Other factors contributed to the rising tensions. On his way to Egypt in 1798, Napoleon had stopped on the Island of Malta and forcibly removed the Hospitallers from their possessions. This angered Paul, Tsar of Russia, who was the honorary head of the Order. The French Directory was convinced that the Austrians were conniving to start another war. Indeed, the weaker the French Republic seemed, the more seriously the Austrians, the Neapolitans, the Russians, and the English actually discussed this possibility.

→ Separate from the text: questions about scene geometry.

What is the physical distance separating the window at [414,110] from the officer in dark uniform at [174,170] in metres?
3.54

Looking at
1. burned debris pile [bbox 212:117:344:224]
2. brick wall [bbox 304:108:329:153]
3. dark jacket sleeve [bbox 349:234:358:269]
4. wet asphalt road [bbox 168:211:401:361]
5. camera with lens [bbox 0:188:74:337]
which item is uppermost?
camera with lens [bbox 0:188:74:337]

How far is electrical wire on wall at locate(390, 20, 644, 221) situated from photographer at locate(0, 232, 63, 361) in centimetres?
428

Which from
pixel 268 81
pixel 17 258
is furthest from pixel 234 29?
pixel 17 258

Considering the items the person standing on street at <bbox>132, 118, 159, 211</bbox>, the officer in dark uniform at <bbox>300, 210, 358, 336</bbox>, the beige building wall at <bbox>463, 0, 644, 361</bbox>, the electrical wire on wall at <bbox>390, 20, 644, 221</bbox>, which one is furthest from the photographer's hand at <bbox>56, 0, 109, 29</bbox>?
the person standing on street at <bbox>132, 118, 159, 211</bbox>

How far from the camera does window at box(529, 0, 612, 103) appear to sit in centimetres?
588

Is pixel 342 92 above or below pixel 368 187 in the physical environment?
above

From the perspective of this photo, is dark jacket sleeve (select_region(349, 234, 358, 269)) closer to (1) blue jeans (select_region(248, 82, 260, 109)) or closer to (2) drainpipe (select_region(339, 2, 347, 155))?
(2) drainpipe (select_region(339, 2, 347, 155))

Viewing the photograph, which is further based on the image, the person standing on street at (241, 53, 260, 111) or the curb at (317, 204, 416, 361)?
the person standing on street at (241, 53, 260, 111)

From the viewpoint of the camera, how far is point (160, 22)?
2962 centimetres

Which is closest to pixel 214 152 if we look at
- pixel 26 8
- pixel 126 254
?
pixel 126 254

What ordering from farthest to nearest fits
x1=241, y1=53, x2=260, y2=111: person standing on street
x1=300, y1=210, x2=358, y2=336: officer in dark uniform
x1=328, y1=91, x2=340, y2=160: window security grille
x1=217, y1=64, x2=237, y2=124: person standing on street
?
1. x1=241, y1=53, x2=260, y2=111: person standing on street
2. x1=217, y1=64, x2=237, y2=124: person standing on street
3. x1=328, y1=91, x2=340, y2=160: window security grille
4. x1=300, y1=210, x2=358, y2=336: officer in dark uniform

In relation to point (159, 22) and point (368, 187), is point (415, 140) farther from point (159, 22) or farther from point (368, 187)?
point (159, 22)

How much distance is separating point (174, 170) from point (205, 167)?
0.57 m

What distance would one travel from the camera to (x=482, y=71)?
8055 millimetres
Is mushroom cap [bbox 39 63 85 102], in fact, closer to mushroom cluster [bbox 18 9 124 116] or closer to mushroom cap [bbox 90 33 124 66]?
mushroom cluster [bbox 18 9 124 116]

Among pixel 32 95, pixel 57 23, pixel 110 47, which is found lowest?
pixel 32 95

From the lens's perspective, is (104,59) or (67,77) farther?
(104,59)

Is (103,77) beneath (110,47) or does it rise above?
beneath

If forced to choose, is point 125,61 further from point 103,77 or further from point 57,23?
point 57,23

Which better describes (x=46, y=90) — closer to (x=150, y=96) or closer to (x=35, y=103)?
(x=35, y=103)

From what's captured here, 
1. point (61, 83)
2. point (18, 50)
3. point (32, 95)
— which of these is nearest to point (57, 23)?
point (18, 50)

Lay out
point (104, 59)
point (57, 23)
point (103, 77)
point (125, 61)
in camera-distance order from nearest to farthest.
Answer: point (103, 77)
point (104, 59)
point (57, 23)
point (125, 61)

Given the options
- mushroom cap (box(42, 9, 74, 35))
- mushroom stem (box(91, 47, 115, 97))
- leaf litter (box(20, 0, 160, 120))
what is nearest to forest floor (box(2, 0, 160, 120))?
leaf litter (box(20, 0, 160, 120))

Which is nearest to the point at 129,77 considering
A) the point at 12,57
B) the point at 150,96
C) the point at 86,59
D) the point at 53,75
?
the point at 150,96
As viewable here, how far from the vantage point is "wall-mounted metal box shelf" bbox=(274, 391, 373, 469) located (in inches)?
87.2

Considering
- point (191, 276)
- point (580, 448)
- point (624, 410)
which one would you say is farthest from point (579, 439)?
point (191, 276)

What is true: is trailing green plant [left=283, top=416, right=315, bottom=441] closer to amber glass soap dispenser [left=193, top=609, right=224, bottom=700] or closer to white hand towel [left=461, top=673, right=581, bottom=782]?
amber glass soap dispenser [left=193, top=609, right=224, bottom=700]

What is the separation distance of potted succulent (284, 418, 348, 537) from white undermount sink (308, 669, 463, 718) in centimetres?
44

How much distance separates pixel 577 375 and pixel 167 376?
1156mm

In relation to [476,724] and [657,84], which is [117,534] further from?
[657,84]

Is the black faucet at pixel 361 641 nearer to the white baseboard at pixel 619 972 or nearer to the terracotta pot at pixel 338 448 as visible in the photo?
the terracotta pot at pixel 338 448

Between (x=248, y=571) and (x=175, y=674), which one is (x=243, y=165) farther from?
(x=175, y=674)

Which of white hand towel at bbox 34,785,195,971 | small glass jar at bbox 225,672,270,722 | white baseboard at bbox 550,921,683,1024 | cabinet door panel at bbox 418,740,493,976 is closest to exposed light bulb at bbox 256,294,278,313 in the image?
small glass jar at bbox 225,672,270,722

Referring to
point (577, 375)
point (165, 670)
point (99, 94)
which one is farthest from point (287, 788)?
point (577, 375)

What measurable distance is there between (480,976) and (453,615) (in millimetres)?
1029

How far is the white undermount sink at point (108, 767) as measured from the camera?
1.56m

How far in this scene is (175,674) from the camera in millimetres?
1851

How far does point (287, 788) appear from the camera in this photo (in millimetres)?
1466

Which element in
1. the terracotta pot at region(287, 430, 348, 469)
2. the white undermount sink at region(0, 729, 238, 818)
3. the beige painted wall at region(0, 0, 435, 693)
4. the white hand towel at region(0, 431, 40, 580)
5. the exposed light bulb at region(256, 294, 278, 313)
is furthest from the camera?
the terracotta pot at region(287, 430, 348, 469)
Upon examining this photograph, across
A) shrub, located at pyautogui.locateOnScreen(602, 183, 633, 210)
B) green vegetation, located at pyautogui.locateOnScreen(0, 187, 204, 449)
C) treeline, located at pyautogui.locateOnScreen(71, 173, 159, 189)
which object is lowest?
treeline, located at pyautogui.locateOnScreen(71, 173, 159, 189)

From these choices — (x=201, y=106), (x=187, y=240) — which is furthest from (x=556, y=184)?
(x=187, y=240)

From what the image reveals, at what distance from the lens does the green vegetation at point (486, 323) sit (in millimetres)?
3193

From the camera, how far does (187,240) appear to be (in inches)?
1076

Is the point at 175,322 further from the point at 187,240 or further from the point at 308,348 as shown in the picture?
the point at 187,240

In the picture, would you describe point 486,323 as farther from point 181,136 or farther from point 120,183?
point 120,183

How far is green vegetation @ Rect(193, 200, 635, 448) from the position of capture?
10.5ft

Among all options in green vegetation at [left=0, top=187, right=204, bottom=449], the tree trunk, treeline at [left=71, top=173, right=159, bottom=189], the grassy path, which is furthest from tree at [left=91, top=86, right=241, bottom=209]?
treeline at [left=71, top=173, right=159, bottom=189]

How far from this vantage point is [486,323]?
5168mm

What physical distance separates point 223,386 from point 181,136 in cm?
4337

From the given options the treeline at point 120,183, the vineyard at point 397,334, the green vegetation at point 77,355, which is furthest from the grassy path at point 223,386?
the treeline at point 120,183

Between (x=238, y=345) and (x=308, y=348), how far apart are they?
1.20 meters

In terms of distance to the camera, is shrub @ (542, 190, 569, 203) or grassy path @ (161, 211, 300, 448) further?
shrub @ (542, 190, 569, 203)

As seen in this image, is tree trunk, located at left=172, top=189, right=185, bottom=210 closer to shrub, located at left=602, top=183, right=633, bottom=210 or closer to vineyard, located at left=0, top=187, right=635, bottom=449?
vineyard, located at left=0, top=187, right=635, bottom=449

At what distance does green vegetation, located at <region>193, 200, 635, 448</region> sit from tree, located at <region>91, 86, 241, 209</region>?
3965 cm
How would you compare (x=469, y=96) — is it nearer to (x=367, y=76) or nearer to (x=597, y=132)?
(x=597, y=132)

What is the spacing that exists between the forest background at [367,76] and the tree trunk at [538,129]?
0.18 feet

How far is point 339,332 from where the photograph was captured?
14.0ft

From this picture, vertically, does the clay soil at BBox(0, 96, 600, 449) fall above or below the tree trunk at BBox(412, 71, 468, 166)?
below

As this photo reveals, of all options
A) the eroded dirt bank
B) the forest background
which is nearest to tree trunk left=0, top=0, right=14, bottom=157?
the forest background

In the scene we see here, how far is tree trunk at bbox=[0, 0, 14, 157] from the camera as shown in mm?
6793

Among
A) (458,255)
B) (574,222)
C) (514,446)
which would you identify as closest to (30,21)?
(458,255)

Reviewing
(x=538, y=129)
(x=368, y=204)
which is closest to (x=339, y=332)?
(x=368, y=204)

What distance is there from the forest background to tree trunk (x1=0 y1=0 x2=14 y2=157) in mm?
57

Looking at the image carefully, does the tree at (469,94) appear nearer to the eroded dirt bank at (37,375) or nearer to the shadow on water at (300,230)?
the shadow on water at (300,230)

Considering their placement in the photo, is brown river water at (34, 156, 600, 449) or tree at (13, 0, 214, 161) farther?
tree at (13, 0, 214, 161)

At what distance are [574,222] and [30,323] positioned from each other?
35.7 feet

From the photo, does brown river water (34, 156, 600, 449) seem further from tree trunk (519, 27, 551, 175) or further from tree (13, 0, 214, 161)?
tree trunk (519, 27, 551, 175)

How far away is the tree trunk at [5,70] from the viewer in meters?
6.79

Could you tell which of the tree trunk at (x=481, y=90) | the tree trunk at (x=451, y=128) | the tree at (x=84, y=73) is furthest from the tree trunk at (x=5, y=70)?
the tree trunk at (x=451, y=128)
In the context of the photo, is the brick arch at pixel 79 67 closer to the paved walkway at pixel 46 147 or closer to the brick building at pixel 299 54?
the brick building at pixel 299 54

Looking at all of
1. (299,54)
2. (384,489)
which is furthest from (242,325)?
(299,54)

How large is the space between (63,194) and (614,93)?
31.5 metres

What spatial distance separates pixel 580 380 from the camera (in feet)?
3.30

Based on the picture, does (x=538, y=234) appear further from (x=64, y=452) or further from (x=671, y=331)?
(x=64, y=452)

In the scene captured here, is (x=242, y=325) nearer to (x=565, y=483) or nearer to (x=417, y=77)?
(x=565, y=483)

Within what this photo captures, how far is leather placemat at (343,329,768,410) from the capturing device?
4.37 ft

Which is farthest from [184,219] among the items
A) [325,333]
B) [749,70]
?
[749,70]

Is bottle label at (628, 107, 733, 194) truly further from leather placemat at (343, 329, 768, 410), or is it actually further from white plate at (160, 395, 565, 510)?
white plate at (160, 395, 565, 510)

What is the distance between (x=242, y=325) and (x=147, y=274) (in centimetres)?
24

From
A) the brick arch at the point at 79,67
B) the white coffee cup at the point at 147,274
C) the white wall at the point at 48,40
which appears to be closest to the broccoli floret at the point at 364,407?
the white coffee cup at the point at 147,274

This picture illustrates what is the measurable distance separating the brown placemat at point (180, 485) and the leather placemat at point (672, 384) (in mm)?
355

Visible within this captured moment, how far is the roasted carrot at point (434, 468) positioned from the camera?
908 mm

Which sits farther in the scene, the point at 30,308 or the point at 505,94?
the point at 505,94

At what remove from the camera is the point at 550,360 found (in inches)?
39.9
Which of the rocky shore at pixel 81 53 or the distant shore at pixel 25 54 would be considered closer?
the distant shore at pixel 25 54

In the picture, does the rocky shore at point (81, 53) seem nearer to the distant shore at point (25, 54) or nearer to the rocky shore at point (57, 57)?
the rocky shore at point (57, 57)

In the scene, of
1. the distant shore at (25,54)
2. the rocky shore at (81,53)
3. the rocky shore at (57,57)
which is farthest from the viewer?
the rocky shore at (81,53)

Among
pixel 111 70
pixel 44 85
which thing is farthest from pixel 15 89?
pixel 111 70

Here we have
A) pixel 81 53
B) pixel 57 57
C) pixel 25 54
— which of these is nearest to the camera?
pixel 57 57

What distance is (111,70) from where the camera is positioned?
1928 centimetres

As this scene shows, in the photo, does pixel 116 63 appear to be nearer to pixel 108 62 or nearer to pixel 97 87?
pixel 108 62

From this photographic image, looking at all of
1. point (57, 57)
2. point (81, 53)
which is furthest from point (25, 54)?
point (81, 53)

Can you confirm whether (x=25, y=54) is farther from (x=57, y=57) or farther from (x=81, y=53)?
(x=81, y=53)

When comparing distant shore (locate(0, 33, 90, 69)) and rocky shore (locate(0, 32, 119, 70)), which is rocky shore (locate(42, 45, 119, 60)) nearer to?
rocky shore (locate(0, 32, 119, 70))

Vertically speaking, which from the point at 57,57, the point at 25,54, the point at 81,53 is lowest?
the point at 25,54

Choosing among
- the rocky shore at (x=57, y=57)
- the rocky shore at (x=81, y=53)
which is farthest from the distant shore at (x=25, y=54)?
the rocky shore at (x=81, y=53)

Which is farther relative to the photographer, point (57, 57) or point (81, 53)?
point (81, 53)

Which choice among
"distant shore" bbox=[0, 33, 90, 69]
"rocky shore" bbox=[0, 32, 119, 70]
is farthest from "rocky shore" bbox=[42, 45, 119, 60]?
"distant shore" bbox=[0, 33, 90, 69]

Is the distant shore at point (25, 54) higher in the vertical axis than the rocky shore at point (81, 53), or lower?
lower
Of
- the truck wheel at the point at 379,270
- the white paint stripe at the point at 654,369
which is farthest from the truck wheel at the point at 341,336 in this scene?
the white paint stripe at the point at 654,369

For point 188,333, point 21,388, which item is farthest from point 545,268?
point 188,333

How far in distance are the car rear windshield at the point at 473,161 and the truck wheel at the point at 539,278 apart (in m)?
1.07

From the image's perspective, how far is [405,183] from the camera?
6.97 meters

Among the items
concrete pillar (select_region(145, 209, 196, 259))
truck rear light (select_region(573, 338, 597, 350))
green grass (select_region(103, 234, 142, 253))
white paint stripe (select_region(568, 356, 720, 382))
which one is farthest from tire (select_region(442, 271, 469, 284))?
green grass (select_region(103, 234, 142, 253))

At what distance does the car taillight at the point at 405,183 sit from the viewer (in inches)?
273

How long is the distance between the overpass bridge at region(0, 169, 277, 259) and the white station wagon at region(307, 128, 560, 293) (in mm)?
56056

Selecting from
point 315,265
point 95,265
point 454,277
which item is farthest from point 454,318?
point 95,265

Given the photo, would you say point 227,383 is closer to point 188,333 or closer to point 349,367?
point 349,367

===Outbreak of war in 1799===
Archduke Charles of Austria, arguably among the best commanders of the House of Habsburg in the late 18th and early 19th centuries, had taken command of the Austrian army in late January. Although Charles was unhappy with the strategy set by his brother, the Holy Roman emperor Francis II, he had acquiesced to the less ambitious plan to which Francis and his advisers, the Aulic Council, had agreed: Austria would fight a defensive war and would maintain a continuous defensive line from the southern bank of the Danube, across the Swiss Cantons and into northern Italy. The archduke had stationed himself at Friedberg for the winter, 4.7 km east-south-east of Augsburg. His army settled into cantonments in the environs of Augsburg, extending south along the Lech river.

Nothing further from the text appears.